• Metin alıntısı:
------------------------------------

Bilim adamları, dünyanın yükselen sıcaklıklarının daha uzun ve daha sıcak ısı dalgalarını, daha sık kuraklıkları, daha yoğun yağışları ve daha güçlü kasırgaları beslediği konusunda hemfikir. Dünyanın okyanus sıcaklıkları da artıyor; bu da tropik fırtınaların daha fazla enerji toplayabileceği anlamına geliyor. Başka bir deyişle, küresel ısınma, kategori 3 fırtınasını daha tehlikeli kategori 4 fırtınaya dönüştürme yeteneğine sahiptir. Aslında bilim adamları, 1980'lerin başından beri Kuzey Atlantik kasırgalarının sıklığının ve 4. ve 5. kategoriye ulaşan fırtınaların sayısının arttığını keşfettiler. 2020 Atlantik kasırga sezonu, rekor kıran 30 tropikal fırtına, 6 büyük kasırga ve toplam 13 kasırga içeriyordu. Artan yoğunlukla birlikte artan hasar ve ölüm gelir. Amerika Birleşik Devletleri, 2020'de en az bir milyar dolar değerinde hasara neden olan benzeri görülmemiş 22 hava ve iklim felaketi gördü, ancak 2017, kayıtlardaki en maliyetli ve aynı zamanda en ölümcül felaketler arasındaydı: Birlikte ele alındığında, o yılki tropikal fırtınalar yaklaşık 300 milyar dolarlık hasara neden oldu ve 3.300'den fazla ölüme yol açtı.

Küresel ısınmanın etkileri her yerde hissediliyor. Aşırı sıcak dalgaları son yıllarda dünya çapında on binlerce ölüme neden oldu. Ve gelecek olayların endişe verici bir işareti olarak, Antarktika 1990'lardan bu yana yaklaşık dört trilyon metrik ton buz kaybetti. Bazı uzmanlar, fosil yakıtları mevcut hızımızda yakmaya devam edersek, kayıp oranının artabileceğini, bunun da deniz seviyelerinin önümüzdeki 50 ila 150 yıl içinde birkaç metre yükselmesine ve dünya çapındaki kıyı topluluklarına zarar vermesine neden olabileceğini söylüyor.



Küresel Isınmanın Diğer Etkileri Nelerdir?

------------------------------------

• Veri satırları:
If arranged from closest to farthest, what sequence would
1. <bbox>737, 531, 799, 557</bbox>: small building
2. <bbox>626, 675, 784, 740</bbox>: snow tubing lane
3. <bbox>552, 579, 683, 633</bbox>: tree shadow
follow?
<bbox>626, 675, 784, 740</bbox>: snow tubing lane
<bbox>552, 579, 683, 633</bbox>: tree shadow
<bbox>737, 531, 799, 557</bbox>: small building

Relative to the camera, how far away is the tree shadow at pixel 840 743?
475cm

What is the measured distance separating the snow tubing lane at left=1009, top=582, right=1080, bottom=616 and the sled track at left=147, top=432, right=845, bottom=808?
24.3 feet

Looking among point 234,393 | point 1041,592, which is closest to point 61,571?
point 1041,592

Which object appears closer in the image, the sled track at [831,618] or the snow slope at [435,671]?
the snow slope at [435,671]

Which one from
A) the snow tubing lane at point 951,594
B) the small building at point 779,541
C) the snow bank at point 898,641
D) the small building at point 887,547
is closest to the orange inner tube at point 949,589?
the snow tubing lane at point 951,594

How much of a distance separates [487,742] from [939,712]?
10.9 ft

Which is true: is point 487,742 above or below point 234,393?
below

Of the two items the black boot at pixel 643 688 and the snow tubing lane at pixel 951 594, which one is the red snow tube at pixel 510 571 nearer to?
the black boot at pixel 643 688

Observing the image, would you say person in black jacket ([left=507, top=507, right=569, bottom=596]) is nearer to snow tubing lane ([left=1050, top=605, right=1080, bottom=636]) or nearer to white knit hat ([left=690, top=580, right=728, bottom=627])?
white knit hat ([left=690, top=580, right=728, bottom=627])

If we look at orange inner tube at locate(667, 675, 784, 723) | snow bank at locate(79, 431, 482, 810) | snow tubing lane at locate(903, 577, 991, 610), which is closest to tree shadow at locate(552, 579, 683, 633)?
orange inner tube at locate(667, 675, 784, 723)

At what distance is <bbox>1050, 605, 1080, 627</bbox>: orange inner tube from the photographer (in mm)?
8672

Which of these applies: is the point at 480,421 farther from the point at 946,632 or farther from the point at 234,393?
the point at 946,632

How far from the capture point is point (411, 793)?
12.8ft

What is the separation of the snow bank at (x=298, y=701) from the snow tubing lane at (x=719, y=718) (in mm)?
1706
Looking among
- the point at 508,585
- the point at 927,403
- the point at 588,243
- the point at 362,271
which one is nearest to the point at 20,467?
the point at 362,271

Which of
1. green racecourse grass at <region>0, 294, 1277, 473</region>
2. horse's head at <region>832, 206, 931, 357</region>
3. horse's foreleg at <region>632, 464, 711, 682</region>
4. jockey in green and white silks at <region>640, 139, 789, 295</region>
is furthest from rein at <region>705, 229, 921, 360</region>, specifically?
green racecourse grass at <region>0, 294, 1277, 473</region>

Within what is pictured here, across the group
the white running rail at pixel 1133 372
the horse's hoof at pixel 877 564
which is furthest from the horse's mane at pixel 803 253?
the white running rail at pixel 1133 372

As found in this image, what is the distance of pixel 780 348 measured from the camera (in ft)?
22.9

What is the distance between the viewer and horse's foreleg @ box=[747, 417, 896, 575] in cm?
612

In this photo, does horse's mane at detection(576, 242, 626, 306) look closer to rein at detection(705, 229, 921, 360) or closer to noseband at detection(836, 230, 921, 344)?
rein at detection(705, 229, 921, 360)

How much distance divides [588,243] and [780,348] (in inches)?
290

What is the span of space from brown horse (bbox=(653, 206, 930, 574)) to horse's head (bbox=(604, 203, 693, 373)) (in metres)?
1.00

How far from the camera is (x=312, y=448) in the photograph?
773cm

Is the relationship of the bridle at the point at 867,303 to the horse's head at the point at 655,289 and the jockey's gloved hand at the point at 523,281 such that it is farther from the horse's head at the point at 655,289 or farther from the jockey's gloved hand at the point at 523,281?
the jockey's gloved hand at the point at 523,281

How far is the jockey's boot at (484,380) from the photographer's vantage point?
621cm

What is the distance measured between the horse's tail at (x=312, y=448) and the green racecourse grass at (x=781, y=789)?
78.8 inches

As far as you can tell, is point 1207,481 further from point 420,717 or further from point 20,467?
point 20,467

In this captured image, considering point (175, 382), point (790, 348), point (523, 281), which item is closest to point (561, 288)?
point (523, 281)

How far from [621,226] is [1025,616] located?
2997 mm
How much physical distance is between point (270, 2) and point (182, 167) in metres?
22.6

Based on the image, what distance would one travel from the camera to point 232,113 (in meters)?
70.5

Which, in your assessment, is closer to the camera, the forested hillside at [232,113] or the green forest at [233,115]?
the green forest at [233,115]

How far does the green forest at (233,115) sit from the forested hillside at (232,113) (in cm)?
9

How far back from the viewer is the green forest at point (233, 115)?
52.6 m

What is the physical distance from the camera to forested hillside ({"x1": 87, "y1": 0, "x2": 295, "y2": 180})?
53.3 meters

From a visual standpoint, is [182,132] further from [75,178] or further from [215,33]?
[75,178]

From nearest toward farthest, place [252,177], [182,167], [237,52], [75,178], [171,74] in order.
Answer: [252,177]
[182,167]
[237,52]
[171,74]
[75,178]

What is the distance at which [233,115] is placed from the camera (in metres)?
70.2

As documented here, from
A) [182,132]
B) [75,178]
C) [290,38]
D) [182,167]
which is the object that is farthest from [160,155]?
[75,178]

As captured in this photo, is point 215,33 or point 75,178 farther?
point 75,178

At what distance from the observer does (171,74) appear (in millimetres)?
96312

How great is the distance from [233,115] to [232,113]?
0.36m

------------------------------------

• Yönerge:
Küresel ısınmayla ilgili metin alıntısına göre:
1. 2020 Atlantik kasırga sezonunda kaç tropikal fırtına görüldü?
2. Antarktika 1990'lardan bu yana yaklaşık ne kadar buz kaybetti?
3. 2017'deki tropikal fırtınalar kaç ölüme yol açtı?

• Yazılı yanıt:
1. Rekor kıran 30 tropikal fırtına görüldü.
2. Yaklaşık dört trilyon metrik ton buz kaybetti.
3. 3.300'den fazla ölüme yol açtı.